- _もらった文章_:
#####

チャイコフスキー庵 Tchaikovskian

有性生殖生物の定めなる必要死、高知能生物たるヒトのパッション(音楽・お修辞・エンタメ・苦楽・群・遺伝子)。

「Fields of Dreams(凡人の希望の星)/J.C.フィールズ生誕およびバイエル没後150年」

2013年05月14日 23時24分47秒 | 説くクラ音ばサラサーデまで(クラ音全般
今から10年前、
一人のJRA騎手が引退した。
今井規和(いまい・のりかず)。
1957年生まれで1976年が初騎乗。
初勝利はデビューから1年半も経ってからだった。
28年に及ぶ騎手生活で、
平地の通算騎乗回数がたったの1230。に対して、
勝利回数がわずか34。障害競走を加えた通算騎乗も
1447回。うち、通算勝利数はほんの44である。
年間だけで100勝してしまう騎手がいるいっぽうで、
この騎手は1勝もできない年さえあった。が、
実直で、ものすごく人がいいのである。
競馬は勝たなくてはいけないものだが、それでも
この人には"勝てない魅力"があった。
後楽園ウィンズではこの騎手の複勝馬券をよく
勝ったものだった。

私は何の才も能もない凡人である。
ガキの頃は父親と硬球でキャッチボールをしたり、
学校の内外でも野球ばかりしてたが、
野球選手にもなれなかった。現在でも、
東京スカイツリーがどうしても
矢来模様の江戸切子に見えてしまうほどの
拙脳である。が、それだけでなく、外見的にも
いわゆる中身的にも、人間的魅力がまったくない。そんな
私がピアノを習い始めたのはもう50年も前、
幼稚園児のときだった。当時のご多分に漏れず、教材は
「(赤い)バイエル(上巻)」からだった。
子供のときから頭痛持ちだったから、
アスピリンのお世話にもなってた。それはともあれ、
現在ではピアノ練習教材として「バイエル」は
使われなくなってるらしい。当然である。

#####

取り出した記録
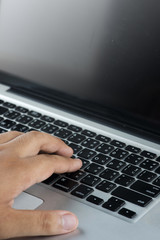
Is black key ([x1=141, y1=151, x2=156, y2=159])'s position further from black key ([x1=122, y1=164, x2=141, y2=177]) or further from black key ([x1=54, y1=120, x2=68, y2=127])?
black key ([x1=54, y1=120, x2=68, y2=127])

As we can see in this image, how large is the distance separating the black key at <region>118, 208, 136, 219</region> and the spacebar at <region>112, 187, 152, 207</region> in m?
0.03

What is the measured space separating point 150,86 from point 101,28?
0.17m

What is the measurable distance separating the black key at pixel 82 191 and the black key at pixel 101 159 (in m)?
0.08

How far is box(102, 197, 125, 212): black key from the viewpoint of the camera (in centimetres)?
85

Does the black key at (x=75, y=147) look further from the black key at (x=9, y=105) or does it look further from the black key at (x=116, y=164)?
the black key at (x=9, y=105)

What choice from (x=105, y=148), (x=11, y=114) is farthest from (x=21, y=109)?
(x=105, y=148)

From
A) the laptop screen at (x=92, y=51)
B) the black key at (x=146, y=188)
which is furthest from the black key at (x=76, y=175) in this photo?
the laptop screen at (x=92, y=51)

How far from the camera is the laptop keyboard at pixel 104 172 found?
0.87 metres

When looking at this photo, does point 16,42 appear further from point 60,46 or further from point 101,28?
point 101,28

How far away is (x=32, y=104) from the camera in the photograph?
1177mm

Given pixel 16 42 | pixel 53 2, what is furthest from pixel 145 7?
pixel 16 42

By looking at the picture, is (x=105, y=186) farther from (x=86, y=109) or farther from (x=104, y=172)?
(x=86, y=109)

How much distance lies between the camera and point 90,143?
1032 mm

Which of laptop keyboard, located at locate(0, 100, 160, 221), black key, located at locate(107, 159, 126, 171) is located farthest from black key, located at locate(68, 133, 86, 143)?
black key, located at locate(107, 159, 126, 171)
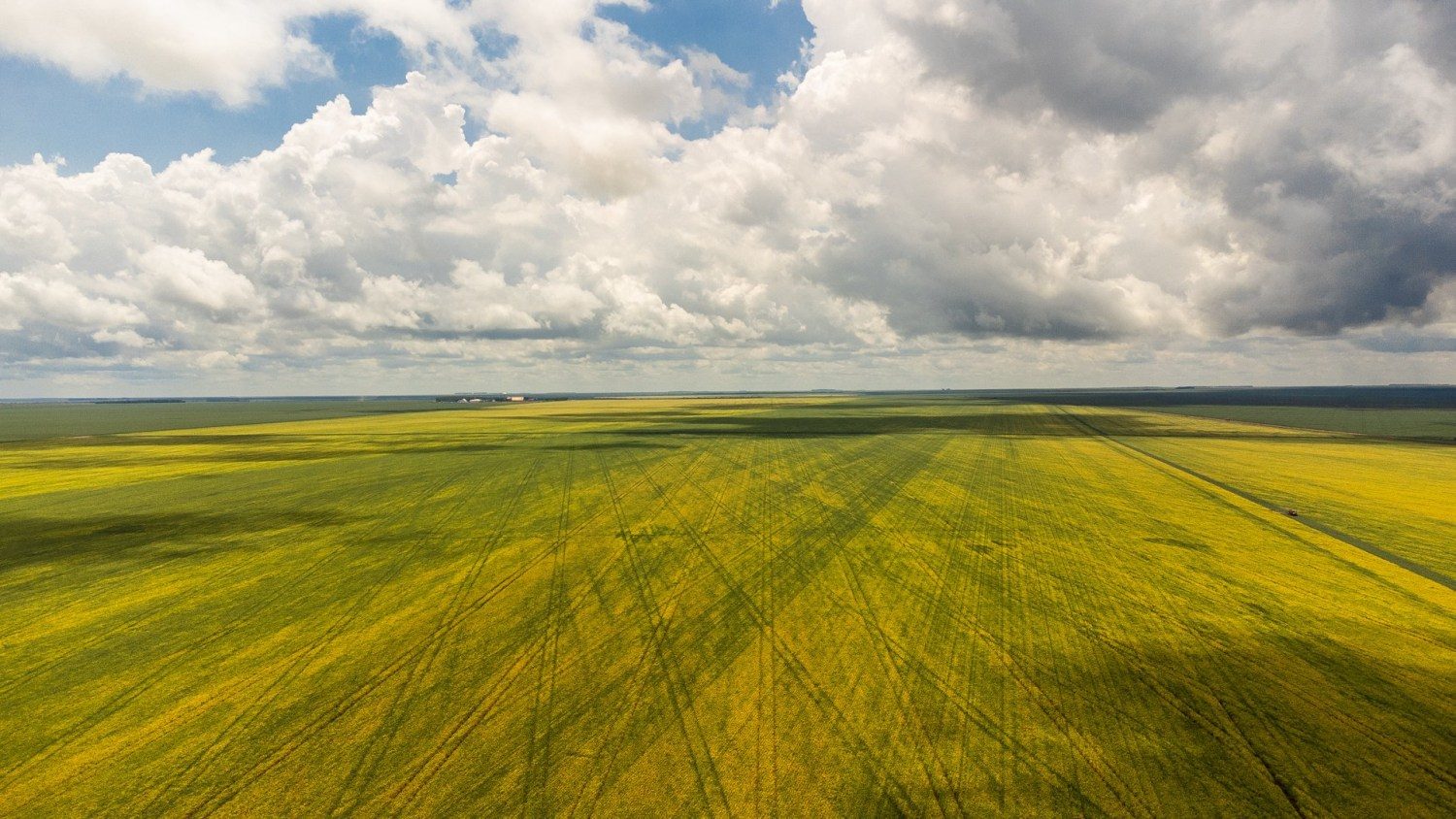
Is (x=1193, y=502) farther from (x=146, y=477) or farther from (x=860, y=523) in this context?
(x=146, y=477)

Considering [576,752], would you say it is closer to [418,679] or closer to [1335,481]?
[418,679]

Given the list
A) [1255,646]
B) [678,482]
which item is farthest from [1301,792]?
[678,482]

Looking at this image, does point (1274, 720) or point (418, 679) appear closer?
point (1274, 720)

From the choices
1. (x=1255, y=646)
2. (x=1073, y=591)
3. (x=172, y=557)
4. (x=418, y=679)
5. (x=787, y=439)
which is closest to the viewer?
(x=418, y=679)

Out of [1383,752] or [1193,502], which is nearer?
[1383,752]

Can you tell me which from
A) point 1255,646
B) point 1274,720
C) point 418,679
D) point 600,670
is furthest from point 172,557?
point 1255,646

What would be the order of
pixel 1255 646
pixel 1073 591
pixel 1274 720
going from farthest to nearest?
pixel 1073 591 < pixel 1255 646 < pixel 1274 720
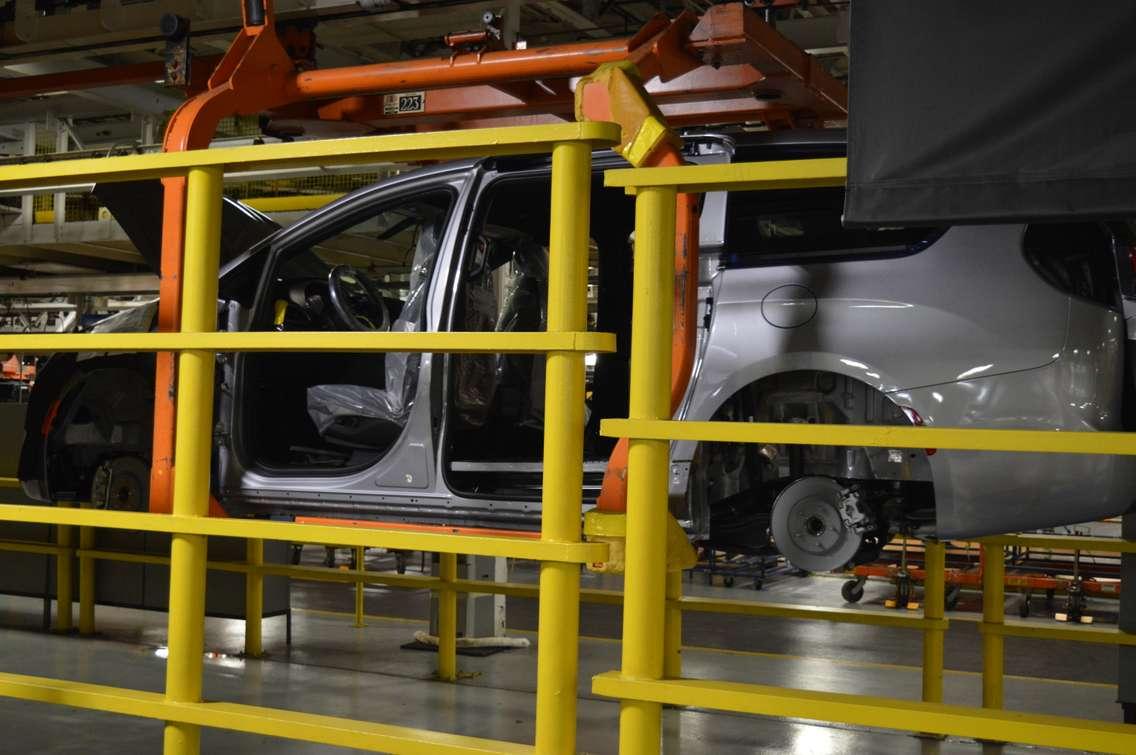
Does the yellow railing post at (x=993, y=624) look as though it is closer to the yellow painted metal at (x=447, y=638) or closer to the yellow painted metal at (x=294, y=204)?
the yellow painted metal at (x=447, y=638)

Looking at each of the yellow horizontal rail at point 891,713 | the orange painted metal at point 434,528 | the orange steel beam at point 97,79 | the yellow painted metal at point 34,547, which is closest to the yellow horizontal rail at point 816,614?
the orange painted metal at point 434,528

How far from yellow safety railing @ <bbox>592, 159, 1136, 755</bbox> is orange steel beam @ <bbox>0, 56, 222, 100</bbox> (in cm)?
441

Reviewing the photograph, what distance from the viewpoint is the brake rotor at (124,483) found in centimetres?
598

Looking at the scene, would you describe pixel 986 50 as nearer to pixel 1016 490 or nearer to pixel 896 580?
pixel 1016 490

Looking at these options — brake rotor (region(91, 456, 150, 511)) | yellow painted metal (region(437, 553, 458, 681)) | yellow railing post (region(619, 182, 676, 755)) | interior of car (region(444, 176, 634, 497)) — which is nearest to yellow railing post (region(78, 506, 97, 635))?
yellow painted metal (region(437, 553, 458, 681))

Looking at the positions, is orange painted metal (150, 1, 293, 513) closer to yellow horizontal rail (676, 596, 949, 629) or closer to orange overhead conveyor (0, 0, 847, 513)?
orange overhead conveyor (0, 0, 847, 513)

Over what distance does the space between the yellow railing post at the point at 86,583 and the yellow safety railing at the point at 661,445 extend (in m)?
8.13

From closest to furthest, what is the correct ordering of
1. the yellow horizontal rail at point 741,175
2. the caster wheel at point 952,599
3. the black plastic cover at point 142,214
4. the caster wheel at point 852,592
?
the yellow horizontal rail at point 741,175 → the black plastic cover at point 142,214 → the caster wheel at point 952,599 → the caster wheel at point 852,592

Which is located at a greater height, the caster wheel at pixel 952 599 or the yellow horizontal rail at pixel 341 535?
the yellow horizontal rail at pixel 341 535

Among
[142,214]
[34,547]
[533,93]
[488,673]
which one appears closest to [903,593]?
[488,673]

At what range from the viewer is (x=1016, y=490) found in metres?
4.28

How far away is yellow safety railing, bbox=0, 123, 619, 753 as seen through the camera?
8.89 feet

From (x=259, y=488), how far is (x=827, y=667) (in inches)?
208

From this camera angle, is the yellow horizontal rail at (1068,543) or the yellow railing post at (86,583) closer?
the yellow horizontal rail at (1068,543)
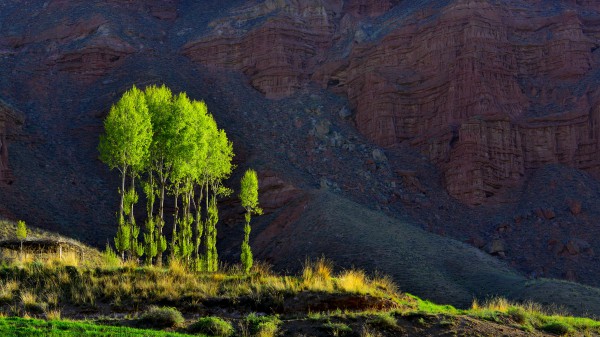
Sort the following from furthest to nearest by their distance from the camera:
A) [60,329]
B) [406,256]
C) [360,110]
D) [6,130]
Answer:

#####

- _やること_:
もらった文章の「有性生殖生物の定めなる必要死」から始まり「1957年生まれで1976年が初騎乗。」までの部分を、「JRA騎手」を「競馬の騎手」に差し替えて書き直してください。

- _こたえ_:
有性生殖生物の定めなる必要死、高知能生物たるヒトのパッション(音楽・お修辞・エンタメ・苦楽・群・遺伝子)。

「Fields of Dreams(凡人の希望の星)/J.C.フィールズ生誕およびバイエル没後150年」

2013年05月14日 23時24分47秒 | 説くクラ音ばサラサーデまで(クラ音全般
今から10年前、
一人の競馬の騎手が引退した。
今井規和(いまい・のりかず)。
1957年生まれで1976年が初騎乗。